One important area that has been challenging for chromatin profiling is formalin-fixed paraffin-embedded samples (FFPEs), which have been used for more than century to preserve biological samples. While profiling of regulatory elements in tumors is particularly attractive to cancer researchers, solubilization of heavily cross-linked samples has required strong ionic detergents, proteases, sonication, and/or micrococcal nuclease digestion, resulting in long, complicated modifications to existing chromatin profiling protocols. We found that simple modifications to our CUTAC protocol either in single tubes or directly on slides (Figure 3) produced high-quality maps of paused RNAP2 and H3K27ac at promoters and enhancers in FFPE samples from three types of mouse brain tumors and normal brains²². FFPE-CUTAC profiles could distinguish the three tumor types from each other and from normal brain, even within the same FFPE. More than 90% of the differences between tumor and normal signal at candidate cis-regulatory elements (cCREs) were increases in RNAP2 or H3K27ac, indicating hypertranscription. FFPE-CUTAC regulatory elements in cCREs correlated well with high quality RNA-seq from the same mouse brain tumors, and in addition could detect excised microRNAs that are not detected by poly-A dependent RNA-seq. The degree of hypertranscription measured by FFPE-CUTAC is tumor-specific in both human and mouse tumors, even between tumors from genetically identical mice, but is not specific to a particular type of regulatory element (promoter, proximal enhancer, distal enhancer, etc.) within a tumor²³. Hypertranscription measured at the histone locus directly reflects elevated cell proliferation. Unsupervised peak calling by our SEACR algorithm³⁵ identified all 100 top-ranked cCREs in at least one tumor, and the majority of hypertranscribed regulatory elements are hypertranscribed in multiple tumor types²³. Fifty-five of the 100 top-ranked hypertranscribed cCREs are present in a 5 Mb region of chromosome 17 near the ERBB2 (HER2) gene at CHr17q2.1, likely reflecting independent amplification of HER2 in breast and colon cancers. FFPE-CUTAC will likely be easily adapted for cancer screening and other applications.

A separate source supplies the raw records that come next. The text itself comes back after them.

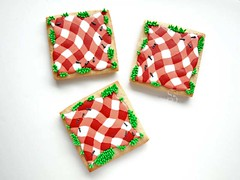 Picnic Cookies (SweetAmbsCookies) Tags: summer table am picnic frost cookie sweet royal sugar gingham glaze butter icing iced how cloth decorate ams tutorial frosting frosted decorated ambs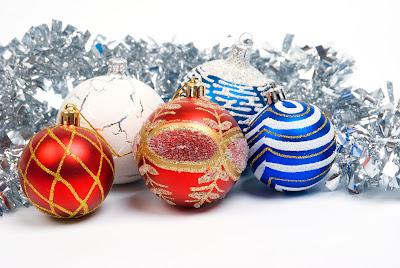 Postal de Navidad com esferas de colores y escarcha
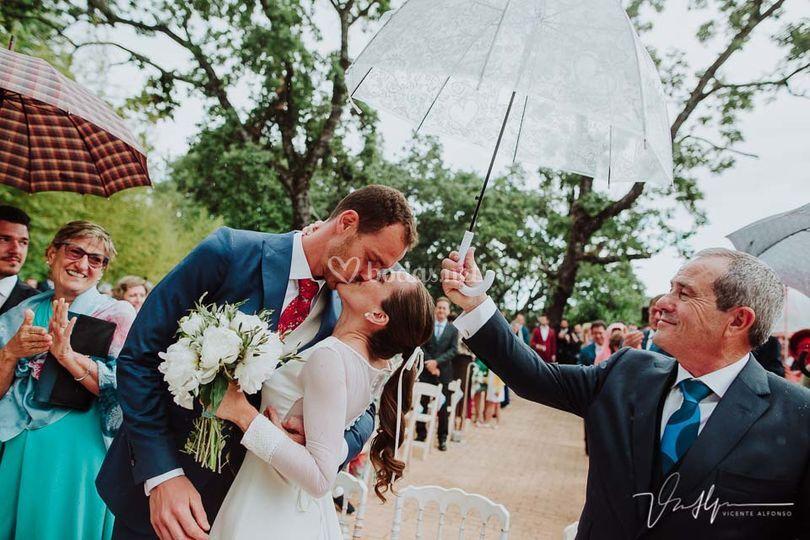 Recién casados bajo el agua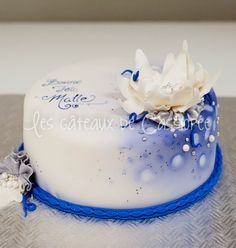 Blue birthday cake - Client told me to do whatever I wanted as long as there was blue on the cake! :D I like those clients!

Figure 4: Model of RNAPII, BAF and DNA-sequence-specific TFs working synergistically for productive chromatin remodeling and nucleosome eviction. (a) RNAPII and BAF dynamically engage chromatin in an abortive manner and require chromatin binding by DNA-sequence-specific TFs for productive chromatin remodeling and histone eviction to form/maintain an NDR. (b) Dynamic cycle can start at any step: RNAPII loading at nucleosome-depleted regions (step 1) and transcription initiation (step 2), BAF binding to nucleosomes (step 3) or TF-binding nucleosomes that are partially unwrapped due to spontaneous thermal fluctuations in histone–DNA interactions or BAF binding and remodeling (step 4).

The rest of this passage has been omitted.